Author's Note: I present this "pre-review" as a teaser of sorts to what I expect will be an amazing evening of live theater on November 10, Sunday afternoon at 4:00 p.m. when Silk Road Rising, a Chicago-based theater group presents the world premiere of Paulus, a play by celebrated Israeli playwright Motti Lerner, in Pierce Hall at the iconic Chicago Temple Building, one of the gems of historical Chicago architecture at 77 W. Washington, Lower Level in Chicago. The show will run from November 7-December 15, 2013.
"Good things come in small packages." So we've been taught. An old saying of proverbial wisdom, as true today as it was yesterday, perhaps even more so. We attribute more wonderment to the "small" because therein we discover "beginning" and, as we should know, within every "beginning" resides a spark of the holy.
Writing is perhaps the most solitary of creative activities. So special that "Our Sages of Blessed Memory" forbade its practice and that of other creative activities on the Sabbath because ביום השביעי שבת וינפש (on the seventh day He rested and was refreshed). Jews of faith keep the mitzvot of the Torah because G-d commanded them. To refrain from these creative activities on the Sabbath is, if you like, a way to imitate the ways of G-d (imitatio Dei).
Writers spend a great deal of time within the ether of their own solitude, often taking their meals by themselves and resolving clarity conundrums while asleep at the keyboard. Many idle away an inordinate amount of time awaiting e-mail notification from editors that their work has been rejected. While I can not deny the fact that I am one of these "many", I'm here now to tell you a different kind of tale.

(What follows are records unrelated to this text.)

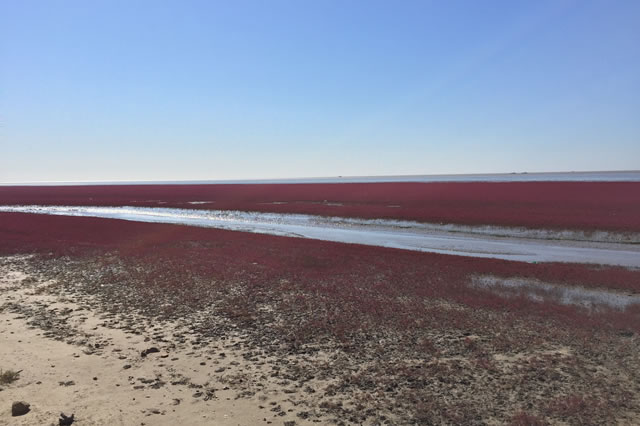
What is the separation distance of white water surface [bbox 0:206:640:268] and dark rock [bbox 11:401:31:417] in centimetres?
1622

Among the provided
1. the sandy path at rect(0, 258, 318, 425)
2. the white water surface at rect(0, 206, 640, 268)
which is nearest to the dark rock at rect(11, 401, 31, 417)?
the sandy path at rect(0, 258, 318, 425)

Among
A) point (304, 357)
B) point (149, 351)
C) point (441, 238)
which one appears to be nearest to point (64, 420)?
point (149, 351)

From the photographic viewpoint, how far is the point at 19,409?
543 centimetres

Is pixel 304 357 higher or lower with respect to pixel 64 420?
lower

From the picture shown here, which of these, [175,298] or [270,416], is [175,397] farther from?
[175,298]

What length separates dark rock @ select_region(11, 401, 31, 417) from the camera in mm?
5406

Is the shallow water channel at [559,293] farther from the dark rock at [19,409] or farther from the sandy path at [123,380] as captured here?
the dark rock at [19,409]

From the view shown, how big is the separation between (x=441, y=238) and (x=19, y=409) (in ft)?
67.7

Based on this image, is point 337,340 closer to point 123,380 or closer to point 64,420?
point 123,380

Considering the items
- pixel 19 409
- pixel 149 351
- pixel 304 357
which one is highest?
pixel 19 409

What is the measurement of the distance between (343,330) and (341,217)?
969 inches

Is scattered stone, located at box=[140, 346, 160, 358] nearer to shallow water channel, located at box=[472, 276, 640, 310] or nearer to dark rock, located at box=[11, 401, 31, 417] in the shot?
dark rock, located at box=[11, 401, 31, 417]

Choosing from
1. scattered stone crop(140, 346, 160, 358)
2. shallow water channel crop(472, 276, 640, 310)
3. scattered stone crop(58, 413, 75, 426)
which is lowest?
shallow water channel crop(472, 276, 640, 310)

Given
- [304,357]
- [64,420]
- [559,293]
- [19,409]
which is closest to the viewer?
[64,420]
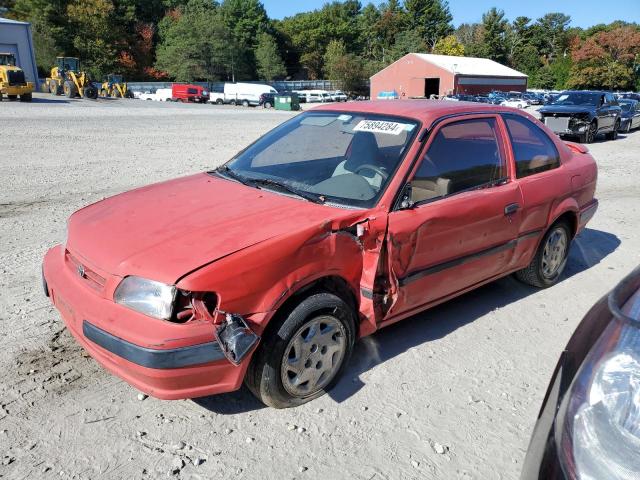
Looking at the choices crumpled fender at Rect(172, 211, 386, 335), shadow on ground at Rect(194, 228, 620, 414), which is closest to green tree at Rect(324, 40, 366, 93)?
shadow on ground at Rect(194, 228, 620, 414)

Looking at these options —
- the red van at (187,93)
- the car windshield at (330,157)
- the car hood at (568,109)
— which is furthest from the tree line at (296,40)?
the car windshield at (330,157)

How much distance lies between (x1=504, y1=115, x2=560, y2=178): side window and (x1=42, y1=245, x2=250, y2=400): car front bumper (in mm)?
2859

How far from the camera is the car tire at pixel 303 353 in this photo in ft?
8.98

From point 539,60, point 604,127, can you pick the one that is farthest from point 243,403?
point 539,60

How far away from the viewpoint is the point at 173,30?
227 ft

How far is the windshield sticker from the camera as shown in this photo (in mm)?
3606

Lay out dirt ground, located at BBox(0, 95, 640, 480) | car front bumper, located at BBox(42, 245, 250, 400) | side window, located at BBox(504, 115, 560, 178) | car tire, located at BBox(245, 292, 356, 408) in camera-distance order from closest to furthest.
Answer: car front bumper, located at BBox(42, 245, 250, 400) → dirt ground, located at BBox(0, 95, 640, 480) → car tire, located at BBox(245, 292, 356, 408) → side window, located at BBox(504, 115, 560, 178)

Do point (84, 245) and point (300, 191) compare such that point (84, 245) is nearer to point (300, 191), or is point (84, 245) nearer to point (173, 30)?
point (300, 191)

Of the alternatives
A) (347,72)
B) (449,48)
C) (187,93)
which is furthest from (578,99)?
(449,48)

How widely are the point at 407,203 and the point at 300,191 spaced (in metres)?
0.69

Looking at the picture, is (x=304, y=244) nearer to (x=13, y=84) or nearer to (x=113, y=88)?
(x=13, y=84)

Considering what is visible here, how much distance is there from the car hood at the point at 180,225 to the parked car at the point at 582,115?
634 inches

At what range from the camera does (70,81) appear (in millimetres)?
38938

Fortuitous. That's how I'd characterize this. Simply fortuitous.
I received an e-mail from an unfamiliar name I would have deleted ordinarily.
'Gillani, Malik?' I muttered. 'Gillani, Gillani. A Jew?'
You know that little voice?
Despite having no certain answers to my own questions, I clicked. I read. It got better with every word as though we had been chatting over a coffee at Starbucks.
"I have enjoyed reading your on-line articles about Chicago Judaism at http://www.examiner.com," Mr. Gillani, executive director of Silk Road Rising, wrote, uncannily aware of my weak spot. "Would you consider writing a feature story about Motti Lerner's Paulus for your column?"
We met next day and spoke for several minutes in Pierce Hall, presently under construction for the opening on Thursday, November 7, 2013 at 7:30 p.m.
Author and playwright Lerner is not interested in "relaying facts but in revealing truths", doubting both "the historical and biblical narratives". What interests him is not, I believe, so much the teachings which constitute popular beliefs, but that which underlies them. In that sense, Lerner's psychological exploration is primarily "archaeological" in nature.
There is a principle of historical understanding at work here. In our every attempt to understand history, our "vision" can not reach beyond our own horizons. We can extend our sight but only by using different tools than those to which we have become accustomed.
It is only then that, in the words of the playwright, we'll be able "to trust the story, engage the story, argue with it, not reject it as somehow 'false.'"
I'll be attending the 4:00 p.m. performance on Sunday, November 10th. Hope to see you there.